2009-03-22

Coming and Going

I just dropped my week-long house guest off at the train station (where IMD Professor Dominiq Thurpin was also taking the train to Geneve-Aeroport) for a tearful goodbye. It was a wonderful week with her in town and it felt so, so, so good to cook again--really for the first time in my 15 months in Lausanne. She also helped me outfit the apartment so it finally is really liveable.

We capped off the week with a birthday dinner last night at La Suite, where I have long eyed the 95-point Valdicava Brunello di Montalcino 2003 on their wine list. For the second time in a week our restaurant turned out only to have one bottle remaining so we were clearly destined to drink it.
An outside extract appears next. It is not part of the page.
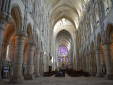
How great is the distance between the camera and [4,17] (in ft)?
24.7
I would describe it as good-not-great. To be fair, it was too young and should have had a few more years in the bottle. It definitely opened up after a couple of hours but, even still, it didn't bowl me over. There were good red currant flavors up front and a gorgeous, satiny texture. The tannin profile was one of the best, most gentle I have tasted and the finish went on and on. Perhaps these are clues that James Suckling uses to predict that this wine will be 95 points in the future, when it is ready to drink. I readily admit that I don't have enough experience drinking top-quality Brunello to have an exceptional feel for its aging trajectory. To quote Braveheart, well that's something we shall have to remedy, now isn't it?

The rest of the dinner was delicious, as I have come to expect from La Suite: crottin de chevre and lentil soupe to start, bone-in lamb and sea bass after, followed by molten chocolate cake that paired excellently with the last dregs of our Brunello. Of course nothing could beat the company as we plotted out ways to change the world and juggle international careers. It was a fantastic ending to a fantastic pre-birthday week.

Now it is time to return 100% of my focus to Poken. I have been taking on too many things in my three months here and, as a consequence, not doing any of them exceptionally. It's my fault for letting myself get sucked into working in the business instead of on it, which is always an easy temptation in a startup where everything is urgent. It is not too late to rectify, however, and I'm on the case, working feverishly to crank out some deliverables before I hop on a plane to Taipei this afternoon.